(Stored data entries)
-- Opening Marker --

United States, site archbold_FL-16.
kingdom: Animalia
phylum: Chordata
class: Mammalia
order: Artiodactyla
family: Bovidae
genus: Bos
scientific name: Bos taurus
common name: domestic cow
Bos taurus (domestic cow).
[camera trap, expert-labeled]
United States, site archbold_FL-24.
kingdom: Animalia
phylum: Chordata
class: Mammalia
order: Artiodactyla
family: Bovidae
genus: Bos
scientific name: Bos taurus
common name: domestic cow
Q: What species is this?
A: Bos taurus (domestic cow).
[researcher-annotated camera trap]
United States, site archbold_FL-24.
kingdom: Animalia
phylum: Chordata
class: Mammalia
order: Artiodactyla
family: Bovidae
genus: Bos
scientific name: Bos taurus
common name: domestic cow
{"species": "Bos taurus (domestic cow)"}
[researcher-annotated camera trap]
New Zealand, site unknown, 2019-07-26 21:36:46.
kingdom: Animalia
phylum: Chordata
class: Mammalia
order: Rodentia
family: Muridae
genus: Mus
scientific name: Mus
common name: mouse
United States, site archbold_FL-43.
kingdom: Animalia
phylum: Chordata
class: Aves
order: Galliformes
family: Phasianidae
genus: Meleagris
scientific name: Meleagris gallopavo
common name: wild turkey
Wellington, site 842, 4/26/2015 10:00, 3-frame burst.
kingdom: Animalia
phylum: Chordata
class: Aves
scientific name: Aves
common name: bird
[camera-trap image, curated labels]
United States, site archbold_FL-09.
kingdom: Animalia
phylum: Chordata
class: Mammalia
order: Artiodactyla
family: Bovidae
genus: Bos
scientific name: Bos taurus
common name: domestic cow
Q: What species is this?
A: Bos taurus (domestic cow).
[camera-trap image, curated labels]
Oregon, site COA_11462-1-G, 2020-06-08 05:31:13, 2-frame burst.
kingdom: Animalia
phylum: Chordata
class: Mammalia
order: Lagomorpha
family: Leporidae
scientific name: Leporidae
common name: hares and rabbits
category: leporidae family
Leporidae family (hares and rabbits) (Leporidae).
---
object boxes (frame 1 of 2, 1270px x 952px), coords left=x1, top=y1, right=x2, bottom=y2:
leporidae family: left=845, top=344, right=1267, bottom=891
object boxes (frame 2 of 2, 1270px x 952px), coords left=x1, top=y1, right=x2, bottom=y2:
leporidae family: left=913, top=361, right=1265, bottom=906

-- Closing Marker --

Exercise requirements -> Determine the number of lines in the data that include the word "site", and provide that number without comment.

Result -> 8